▶ _Text passage_
((

We have previously discussed why we decline to accept the date of arbitration as the commencement date. We also decline to accept the date of *80 the accident in this case, for the contract required, as a condition to recovery, that the plaintiff submit proof of loss. The contract did not, however, give the insurer a period of grace following submission of proof of claim of loss, hence we cannot select a particular grace period for our measuring point. There is some Michigan precedent for commencing interest with the commencement of the action. Marthinson v North British & Mercantile Insurance Co, 64 Mich 372, 385; 31 NW 291 (1887). However, in that case, there was a dispute over the amount of the loss; the previously stated rule that there must be a liquidated or easily ascertainable claim explains the Marthinson holding.

We decline to accept the date of submission of proof of loss as the benchmark, because the insurer must be given a reasonable time to respond to the proofs before it can be held to have breached the contract by non-payment.

We select the date that liability is denied as the moment when interest commences. It is at that moment when the insurer wrongfully withholds payment and commences use of the sum to its own advantage. This approach seems sensible and draws support from Cree Coach, supra, 366 Mich 449, 463.

))

▶ _Stored entries_

((

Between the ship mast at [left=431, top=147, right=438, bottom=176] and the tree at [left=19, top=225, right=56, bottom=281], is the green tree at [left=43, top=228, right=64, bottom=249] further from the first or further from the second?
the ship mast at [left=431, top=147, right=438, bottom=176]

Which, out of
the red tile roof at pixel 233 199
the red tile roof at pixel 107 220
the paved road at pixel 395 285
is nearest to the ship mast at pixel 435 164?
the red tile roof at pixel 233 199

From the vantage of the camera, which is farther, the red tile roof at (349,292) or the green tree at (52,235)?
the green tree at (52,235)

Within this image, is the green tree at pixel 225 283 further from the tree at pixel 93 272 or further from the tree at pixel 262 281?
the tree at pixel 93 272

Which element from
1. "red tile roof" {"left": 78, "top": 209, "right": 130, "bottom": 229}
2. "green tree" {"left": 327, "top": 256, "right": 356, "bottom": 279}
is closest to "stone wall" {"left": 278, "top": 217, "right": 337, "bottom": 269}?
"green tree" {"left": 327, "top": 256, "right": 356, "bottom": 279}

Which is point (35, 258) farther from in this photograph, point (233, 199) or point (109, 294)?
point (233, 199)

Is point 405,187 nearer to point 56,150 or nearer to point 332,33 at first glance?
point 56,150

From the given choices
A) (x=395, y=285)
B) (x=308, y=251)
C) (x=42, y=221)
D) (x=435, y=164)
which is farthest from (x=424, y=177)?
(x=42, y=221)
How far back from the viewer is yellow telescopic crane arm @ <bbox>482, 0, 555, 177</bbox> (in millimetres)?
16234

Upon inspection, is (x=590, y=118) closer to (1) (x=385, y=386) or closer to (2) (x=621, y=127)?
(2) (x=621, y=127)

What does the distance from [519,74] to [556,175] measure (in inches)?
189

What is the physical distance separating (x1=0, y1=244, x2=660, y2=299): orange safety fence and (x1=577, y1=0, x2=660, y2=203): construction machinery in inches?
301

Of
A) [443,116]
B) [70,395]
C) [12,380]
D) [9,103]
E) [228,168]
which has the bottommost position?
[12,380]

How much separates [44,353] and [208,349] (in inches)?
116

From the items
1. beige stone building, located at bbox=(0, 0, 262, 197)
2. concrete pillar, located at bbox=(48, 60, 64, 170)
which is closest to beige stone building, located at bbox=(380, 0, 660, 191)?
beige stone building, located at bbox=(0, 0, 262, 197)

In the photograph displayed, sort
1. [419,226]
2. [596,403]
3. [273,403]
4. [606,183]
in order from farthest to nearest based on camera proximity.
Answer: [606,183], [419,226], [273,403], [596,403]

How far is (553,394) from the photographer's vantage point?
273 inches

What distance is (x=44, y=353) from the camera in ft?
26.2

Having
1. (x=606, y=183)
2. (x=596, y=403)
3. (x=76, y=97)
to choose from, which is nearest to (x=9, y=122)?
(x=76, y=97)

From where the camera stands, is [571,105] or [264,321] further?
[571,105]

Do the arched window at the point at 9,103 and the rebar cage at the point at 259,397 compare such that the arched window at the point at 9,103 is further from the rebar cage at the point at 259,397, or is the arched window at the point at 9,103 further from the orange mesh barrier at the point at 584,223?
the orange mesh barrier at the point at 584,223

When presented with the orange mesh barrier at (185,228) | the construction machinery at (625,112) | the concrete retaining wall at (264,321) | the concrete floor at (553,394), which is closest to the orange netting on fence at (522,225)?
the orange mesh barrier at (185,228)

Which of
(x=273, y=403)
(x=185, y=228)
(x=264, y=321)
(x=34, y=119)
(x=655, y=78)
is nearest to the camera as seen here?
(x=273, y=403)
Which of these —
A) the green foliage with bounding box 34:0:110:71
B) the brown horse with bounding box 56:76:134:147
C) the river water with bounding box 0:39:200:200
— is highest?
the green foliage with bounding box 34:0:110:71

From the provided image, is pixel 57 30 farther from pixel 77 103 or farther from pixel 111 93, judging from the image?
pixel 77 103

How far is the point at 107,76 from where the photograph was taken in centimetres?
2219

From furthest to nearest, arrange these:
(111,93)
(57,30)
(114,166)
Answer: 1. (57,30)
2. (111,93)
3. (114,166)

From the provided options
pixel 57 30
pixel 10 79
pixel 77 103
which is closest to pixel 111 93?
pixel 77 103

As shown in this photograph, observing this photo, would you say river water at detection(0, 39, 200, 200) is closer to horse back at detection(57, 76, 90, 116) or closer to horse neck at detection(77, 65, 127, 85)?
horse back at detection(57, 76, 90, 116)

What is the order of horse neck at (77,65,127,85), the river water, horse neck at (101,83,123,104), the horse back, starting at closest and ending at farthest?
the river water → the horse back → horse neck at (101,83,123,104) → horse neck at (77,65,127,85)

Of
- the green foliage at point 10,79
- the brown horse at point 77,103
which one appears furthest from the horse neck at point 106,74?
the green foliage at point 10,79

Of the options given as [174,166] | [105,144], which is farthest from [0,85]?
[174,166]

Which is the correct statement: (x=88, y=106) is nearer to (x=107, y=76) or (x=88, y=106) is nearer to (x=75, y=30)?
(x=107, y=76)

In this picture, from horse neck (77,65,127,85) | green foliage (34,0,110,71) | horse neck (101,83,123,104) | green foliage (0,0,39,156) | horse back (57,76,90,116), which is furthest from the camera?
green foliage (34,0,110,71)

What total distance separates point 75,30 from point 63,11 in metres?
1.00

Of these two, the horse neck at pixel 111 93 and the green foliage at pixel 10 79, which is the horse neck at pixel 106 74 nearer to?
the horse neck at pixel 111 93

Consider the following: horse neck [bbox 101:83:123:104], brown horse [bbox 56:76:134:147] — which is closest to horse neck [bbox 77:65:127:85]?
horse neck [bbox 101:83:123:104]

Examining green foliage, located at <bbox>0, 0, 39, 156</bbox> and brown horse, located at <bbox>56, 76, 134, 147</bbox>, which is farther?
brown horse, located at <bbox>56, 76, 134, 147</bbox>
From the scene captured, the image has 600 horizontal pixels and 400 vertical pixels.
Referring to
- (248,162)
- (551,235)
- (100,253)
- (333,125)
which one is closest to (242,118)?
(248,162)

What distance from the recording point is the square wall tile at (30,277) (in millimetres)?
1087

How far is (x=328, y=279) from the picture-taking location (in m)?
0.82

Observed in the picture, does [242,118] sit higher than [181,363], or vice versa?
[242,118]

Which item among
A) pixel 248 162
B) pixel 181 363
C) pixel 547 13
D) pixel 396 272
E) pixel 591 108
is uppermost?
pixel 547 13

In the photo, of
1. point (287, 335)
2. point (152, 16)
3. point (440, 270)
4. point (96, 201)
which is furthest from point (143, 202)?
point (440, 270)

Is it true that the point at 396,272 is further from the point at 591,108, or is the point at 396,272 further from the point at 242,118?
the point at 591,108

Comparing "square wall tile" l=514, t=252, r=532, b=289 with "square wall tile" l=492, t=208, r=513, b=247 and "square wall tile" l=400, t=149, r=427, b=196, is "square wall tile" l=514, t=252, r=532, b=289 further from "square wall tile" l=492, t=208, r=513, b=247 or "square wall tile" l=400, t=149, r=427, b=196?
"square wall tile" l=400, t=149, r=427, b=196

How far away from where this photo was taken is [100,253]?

))

Resume the passage on when interest begins to accrue, picking up after its final sentence. The lines have no connection to the passage on when interest begins to accrue.

Defendant urges us to hold that interest stopped accumulating when plaintiff was offered $30,000, conditioned on a waiver of interest. The argument fails, for if tender is qualified, it is ineffective. Kaiser v Weber, 301 Mich 609, 616; 4 NW2d 29 (1942). If tender is qualified, interest may continue to accumulate. Rossbach v Continental Insurance Co, 276 Mich 122, 127; 267 NW 802 (1936).

We are convinced that this rule of law is just. As was stated in Banish v Hamtramck, 9 Mich App 381, 400; 157 NW2d 445 (1968):

*81 "The allowance of interest here would not result in more than full compensation. It is apparent that not to allow interest would be to deny full compensation. As a result of the delay in payment, the defendant * * * has had the use of plaintiff's money * * * and [plaintiff has] been denied the use of those funds."

We remand to the trial court for a determination of interest.

Judge GILLIS concurs in the opinion except as to the date of commencement of interest. Judge GILLIS would award plaintiff interest from the date of the accident.

NOTES

[1] Repealed by 1971 PA 138, § 2.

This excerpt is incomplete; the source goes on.